Instructions for the task:
Change every "distance" to "separation" in the listing, from the line with "What is the distance at" through the end of the listing, and leave everything else unchanged.

Items listed in a dataset:
▼

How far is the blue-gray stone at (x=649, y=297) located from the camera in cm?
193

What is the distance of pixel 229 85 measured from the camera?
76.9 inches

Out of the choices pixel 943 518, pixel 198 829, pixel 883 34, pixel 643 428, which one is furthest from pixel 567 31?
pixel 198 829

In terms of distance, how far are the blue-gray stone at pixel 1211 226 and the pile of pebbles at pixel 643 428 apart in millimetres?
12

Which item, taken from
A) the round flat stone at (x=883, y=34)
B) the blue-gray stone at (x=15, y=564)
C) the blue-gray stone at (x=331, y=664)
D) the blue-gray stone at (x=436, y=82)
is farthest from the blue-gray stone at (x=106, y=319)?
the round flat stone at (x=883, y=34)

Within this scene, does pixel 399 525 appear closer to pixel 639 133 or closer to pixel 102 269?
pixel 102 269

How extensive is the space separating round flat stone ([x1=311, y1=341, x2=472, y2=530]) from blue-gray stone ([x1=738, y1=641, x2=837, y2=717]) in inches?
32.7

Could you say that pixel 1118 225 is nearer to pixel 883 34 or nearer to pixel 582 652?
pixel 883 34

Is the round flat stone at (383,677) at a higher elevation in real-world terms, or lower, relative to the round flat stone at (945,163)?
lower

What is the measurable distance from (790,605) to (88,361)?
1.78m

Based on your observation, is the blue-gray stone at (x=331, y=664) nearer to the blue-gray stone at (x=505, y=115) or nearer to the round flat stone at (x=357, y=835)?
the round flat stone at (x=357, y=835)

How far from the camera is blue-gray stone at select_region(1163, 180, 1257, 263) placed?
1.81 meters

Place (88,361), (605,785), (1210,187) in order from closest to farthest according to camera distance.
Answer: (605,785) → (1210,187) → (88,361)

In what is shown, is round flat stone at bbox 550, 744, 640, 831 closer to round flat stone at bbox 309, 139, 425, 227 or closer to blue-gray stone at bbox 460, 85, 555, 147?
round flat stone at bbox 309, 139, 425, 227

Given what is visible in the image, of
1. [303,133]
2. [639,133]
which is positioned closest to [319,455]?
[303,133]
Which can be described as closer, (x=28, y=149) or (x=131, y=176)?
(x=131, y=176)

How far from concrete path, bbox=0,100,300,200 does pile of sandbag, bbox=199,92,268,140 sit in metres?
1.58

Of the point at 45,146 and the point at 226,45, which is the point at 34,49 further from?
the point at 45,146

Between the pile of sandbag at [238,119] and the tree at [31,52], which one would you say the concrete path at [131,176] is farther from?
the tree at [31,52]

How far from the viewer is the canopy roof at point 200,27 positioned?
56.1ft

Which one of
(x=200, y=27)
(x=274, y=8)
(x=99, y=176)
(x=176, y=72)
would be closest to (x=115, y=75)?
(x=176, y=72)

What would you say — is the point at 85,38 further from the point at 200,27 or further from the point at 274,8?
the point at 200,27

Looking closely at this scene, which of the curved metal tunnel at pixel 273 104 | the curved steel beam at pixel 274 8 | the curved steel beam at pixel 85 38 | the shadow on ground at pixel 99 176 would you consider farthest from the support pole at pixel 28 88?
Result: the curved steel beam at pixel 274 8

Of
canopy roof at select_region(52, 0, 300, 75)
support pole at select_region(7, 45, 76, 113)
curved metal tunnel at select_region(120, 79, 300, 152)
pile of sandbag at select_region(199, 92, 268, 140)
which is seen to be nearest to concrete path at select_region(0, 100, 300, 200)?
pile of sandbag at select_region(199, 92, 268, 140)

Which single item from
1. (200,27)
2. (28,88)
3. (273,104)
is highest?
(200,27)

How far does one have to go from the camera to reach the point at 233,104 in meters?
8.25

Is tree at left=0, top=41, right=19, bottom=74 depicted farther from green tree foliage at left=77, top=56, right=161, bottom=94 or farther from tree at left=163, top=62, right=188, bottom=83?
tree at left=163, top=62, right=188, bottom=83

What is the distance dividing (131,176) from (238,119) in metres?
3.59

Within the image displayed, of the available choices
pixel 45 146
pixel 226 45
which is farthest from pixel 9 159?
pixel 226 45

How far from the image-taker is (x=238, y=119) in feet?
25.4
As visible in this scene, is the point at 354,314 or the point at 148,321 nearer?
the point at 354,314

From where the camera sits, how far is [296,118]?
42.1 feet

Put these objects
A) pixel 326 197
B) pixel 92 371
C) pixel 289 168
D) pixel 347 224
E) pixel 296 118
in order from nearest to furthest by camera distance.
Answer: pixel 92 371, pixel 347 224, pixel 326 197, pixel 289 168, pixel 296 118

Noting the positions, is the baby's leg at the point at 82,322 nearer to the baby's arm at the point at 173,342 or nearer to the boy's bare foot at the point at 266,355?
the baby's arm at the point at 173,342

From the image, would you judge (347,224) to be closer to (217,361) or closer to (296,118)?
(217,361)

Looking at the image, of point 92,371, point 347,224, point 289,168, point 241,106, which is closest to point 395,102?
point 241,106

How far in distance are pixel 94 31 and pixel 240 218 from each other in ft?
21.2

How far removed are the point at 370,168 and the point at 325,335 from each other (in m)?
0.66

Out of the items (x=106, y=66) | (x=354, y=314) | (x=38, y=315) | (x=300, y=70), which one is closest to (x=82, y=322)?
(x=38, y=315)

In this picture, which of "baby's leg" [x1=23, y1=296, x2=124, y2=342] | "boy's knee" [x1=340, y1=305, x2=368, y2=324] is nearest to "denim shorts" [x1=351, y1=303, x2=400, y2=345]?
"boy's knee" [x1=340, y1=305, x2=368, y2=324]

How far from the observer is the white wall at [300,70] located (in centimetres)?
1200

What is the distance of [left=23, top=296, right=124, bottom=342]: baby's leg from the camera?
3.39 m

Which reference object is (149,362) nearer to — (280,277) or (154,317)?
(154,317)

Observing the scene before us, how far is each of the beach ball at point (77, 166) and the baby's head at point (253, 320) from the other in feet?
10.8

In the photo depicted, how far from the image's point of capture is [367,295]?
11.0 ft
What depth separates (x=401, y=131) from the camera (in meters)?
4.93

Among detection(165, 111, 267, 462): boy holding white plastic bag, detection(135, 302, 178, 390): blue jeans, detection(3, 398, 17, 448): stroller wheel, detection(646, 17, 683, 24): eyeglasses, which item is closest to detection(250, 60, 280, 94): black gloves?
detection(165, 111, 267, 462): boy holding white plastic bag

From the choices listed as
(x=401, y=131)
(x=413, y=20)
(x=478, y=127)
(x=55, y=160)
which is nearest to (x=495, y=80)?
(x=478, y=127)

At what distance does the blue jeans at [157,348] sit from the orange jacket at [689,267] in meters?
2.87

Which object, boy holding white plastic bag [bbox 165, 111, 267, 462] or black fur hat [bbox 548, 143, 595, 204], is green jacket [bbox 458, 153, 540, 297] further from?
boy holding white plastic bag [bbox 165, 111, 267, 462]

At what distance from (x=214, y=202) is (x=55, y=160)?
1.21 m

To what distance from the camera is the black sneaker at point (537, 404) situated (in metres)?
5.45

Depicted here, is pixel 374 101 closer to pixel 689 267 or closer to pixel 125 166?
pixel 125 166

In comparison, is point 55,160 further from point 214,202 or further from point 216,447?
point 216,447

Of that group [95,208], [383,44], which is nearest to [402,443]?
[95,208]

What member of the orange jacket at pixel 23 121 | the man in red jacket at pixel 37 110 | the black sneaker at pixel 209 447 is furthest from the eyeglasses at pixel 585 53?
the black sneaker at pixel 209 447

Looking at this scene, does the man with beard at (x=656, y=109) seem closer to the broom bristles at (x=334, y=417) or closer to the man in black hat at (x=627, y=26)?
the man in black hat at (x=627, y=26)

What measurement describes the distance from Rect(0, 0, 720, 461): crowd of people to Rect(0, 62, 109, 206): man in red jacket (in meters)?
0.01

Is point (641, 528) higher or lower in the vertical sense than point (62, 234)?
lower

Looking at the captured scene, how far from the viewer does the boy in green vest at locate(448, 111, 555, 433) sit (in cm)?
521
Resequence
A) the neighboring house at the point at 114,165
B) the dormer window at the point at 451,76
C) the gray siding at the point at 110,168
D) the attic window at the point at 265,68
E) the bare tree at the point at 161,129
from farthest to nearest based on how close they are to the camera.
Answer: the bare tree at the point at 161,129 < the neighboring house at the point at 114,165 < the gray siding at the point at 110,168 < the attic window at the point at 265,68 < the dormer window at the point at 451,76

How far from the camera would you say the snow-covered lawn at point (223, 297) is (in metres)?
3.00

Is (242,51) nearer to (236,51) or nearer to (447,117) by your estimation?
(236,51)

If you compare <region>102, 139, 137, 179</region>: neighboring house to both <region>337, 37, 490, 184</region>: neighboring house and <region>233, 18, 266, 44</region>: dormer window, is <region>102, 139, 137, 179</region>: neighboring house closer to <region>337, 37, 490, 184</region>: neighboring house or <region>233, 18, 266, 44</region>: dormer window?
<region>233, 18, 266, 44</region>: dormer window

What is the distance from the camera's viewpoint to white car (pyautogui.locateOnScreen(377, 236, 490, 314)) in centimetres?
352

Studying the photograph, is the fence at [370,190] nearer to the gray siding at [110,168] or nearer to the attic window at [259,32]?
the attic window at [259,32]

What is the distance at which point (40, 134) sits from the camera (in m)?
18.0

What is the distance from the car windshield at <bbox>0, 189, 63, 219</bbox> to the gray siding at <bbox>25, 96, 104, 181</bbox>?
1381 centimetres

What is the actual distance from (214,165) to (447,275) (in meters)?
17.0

▲

Output of the exercise:
What is the separation at which point (40, 134) sits from the camera (in m)?
18.0

What is the separation from the car windshield at <bbox>0, 189, 63, 219</bbox> to the gray siding at <bbox>25, 96, 104, 181</bbox>?
1381 centimetres

What is the actual separation from (214,165) to (447,275) (in meters)?
17.0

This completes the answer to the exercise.